Scopo del compito =
Rispondi alle seguenti domande sulla scheda del film Amour.
1. Chi ha diretto il film?
2. Quale personaggio interpreta Isabelle Huppert?
3. Quante volte a settimana un'infermiera assiste Georges?
---- Brano fornito
APPUNTAMENTO SETTIMANALE SUL CINEMA

WATCHED BY CHIARO SCURO


Amour
Durata: 2h07’, colore
Genere: drammatico
Regia: Michael Haneke
Cast (interpreti e personaggi): Jean-Louis Trintignant (Georges), Emmanuelle Riva (Anne), Isabelle Huppert (Eva), Alexandre Tharaud (Alexandre), William Shimell (Geoff), Rita Blanco (Concierge).

Anne e Georges hanno tanti anni e un pianoforte per accompagnare il loro tempo, speso in letture e concerti. Insegnanti di musica in pensione, conducono una vita serena, interrotta soltanto dalla visita di un vecchio allievo o della figlia Eva, una musicista che vive all'estero con la famiglia. Un ictus improvvisamente colpisce Anne e collassa la loro vita. Paralizzata e umiliata dall'infarto cerebrale, la donna dipende interamente dal marito, che affronta con coraggio la sua disabilità. Assistito tre volte a settimana da un'infermiera, Georges non smette di amare e di lottare, sopportando le conseguenze affettive ed esistenziali della malattia. Malattia che degenera consumando giorno dopo giorno il corpo di Anne e la sua dignità. Spetterà a Georges accompagnarla al loro 'ultimo concerto'.
--------
---- Dati forniti
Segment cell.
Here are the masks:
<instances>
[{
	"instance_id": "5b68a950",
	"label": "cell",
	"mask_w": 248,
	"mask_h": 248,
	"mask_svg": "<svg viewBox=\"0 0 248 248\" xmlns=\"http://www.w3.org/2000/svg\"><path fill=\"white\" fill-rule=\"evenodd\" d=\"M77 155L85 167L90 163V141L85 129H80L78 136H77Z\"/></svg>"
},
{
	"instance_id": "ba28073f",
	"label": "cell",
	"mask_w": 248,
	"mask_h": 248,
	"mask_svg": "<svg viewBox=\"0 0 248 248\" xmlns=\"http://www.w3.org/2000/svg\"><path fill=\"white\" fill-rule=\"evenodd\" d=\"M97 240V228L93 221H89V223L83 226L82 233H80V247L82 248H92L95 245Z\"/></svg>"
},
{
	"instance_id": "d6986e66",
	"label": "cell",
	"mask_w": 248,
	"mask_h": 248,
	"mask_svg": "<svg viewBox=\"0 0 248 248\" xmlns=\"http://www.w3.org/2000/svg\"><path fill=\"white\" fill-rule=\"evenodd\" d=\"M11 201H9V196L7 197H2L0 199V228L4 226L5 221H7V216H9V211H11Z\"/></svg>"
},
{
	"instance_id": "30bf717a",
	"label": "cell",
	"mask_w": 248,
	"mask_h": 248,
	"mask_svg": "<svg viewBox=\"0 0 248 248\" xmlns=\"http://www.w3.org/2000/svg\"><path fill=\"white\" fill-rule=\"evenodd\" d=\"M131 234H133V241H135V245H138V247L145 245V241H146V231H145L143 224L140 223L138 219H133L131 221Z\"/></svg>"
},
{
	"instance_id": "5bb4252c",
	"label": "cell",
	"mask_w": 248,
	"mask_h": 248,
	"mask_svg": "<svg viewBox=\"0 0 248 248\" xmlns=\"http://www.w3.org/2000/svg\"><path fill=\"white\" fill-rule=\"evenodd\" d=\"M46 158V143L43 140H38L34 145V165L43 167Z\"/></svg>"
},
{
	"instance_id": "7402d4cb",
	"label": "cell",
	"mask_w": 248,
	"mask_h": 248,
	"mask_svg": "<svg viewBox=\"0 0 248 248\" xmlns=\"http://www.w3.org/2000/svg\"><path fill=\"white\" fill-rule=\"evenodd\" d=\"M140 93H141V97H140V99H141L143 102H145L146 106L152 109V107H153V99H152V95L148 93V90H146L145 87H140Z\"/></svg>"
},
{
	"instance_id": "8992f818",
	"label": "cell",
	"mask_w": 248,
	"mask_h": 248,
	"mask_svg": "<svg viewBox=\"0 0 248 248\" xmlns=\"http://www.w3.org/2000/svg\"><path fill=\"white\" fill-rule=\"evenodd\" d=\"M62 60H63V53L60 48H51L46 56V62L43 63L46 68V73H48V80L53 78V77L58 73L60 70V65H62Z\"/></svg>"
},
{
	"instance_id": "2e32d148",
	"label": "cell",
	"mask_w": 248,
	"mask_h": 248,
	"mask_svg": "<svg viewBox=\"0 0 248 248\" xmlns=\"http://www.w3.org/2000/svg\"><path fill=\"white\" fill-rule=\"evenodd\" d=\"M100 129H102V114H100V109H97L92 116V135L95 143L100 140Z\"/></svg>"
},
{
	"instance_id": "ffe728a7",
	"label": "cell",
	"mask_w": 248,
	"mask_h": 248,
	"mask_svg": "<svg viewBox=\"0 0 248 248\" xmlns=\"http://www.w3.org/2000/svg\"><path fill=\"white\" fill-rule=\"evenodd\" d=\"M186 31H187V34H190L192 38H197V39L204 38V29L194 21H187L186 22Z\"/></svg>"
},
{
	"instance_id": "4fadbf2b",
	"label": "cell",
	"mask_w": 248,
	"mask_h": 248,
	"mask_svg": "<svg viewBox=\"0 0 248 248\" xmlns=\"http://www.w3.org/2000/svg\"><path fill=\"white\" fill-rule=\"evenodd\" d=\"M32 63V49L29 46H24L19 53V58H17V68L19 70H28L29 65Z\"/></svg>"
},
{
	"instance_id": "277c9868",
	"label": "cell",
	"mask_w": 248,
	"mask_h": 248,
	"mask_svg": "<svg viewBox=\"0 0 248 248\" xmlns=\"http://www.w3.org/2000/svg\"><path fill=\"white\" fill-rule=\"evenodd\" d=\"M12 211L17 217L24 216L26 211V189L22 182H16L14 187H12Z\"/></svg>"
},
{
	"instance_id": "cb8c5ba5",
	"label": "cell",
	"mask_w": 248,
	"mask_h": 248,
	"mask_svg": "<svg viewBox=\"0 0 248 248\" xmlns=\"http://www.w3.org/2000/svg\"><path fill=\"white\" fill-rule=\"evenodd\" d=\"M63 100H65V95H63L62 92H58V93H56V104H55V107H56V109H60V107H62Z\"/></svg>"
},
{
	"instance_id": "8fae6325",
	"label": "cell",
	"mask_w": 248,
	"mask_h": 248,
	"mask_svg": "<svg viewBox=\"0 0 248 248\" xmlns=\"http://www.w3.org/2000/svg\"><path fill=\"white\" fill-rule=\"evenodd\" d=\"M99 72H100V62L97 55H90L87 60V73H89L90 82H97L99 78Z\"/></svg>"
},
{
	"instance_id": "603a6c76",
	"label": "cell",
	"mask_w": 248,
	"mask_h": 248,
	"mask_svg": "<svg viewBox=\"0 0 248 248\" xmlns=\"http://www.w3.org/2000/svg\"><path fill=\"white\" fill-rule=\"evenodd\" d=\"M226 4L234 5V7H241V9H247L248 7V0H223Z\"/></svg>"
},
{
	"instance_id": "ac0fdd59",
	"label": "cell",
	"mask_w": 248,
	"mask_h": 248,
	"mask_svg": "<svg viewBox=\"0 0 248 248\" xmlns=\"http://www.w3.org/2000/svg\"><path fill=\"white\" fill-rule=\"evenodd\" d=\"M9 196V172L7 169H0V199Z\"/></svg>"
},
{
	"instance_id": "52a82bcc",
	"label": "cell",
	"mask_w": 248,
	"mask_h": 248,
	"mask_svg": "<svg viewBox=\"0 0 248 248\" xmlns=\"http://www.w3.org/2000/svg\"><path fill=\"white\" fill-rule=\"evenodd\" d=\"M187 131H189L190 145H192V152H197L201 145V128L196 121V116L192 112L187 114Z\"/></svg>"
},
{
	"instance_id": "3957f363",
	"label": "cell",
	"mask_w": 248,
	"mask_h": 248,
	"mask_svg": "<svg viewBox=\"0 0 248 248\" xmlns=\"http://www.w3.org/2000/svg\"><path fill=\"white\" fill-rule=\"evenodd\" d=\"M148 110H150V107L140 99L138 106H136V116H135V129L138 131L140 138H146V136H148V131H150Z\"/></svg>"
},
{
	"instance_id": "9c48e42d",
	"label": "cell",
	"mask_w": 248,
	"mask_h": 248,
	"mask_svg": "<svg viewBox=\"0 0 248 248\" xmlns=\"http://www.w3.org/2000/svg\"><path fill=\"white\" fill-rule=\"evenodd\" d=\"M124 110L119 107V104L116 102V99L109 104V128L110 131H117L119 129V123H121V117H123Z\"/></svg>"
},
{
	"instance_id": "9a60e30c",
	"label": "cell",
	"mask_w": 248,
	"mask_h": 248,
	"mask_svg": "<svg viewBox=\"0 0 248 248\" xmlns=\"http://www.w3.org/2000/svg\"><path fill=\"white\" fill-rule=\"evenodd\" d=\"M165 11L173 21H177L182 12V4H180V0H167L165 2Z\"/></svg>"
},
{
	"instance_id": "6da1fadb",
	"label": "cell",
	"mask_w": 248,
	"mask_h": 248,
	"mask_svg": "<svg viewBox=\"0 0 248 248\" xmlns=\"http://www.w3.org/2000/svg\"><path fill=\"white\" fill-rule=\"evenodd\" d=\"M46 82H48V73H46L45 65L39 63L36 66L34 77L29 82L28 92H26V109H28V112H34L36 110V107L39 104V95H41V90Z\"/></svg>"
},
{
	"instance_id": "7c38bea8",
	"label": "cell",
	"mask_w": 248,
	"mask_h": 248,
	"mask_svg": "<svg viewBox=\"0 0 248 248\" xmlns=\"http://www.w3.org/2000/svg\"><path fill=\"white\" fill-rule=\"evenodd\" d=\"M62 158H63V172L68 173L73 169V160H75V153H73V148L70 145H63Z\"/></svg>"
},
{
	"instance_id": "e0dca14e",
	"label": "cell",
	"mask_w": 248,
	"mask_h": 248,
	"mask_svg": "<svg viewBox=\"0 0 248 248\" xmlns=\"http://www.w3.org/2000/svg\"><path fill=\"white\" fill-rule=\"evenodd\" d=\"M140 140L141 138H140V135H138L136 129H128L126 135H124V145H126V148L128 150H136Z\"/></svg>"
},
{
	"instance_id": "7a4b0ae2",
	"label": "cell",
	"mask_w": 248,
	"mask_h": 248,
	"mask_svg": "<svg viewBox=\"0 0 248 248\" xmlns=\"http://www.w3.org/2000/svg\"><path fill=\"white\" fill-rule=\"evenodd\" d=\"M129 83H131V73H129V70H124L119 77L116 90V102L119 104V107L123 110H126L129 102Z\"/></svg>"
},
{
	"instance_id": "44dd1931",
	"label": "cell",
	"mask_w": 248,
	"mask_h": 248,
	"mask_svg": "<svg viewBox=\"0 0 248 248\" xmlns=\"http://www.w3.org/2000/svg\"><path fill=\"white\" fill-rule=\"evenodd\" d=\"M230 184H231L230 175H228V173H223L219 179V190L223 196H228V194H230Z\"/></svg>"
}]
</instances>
--------
Risposta qui sotto =
1. Michael Haneke.
2. Eva.
3. Tre volte a settimana.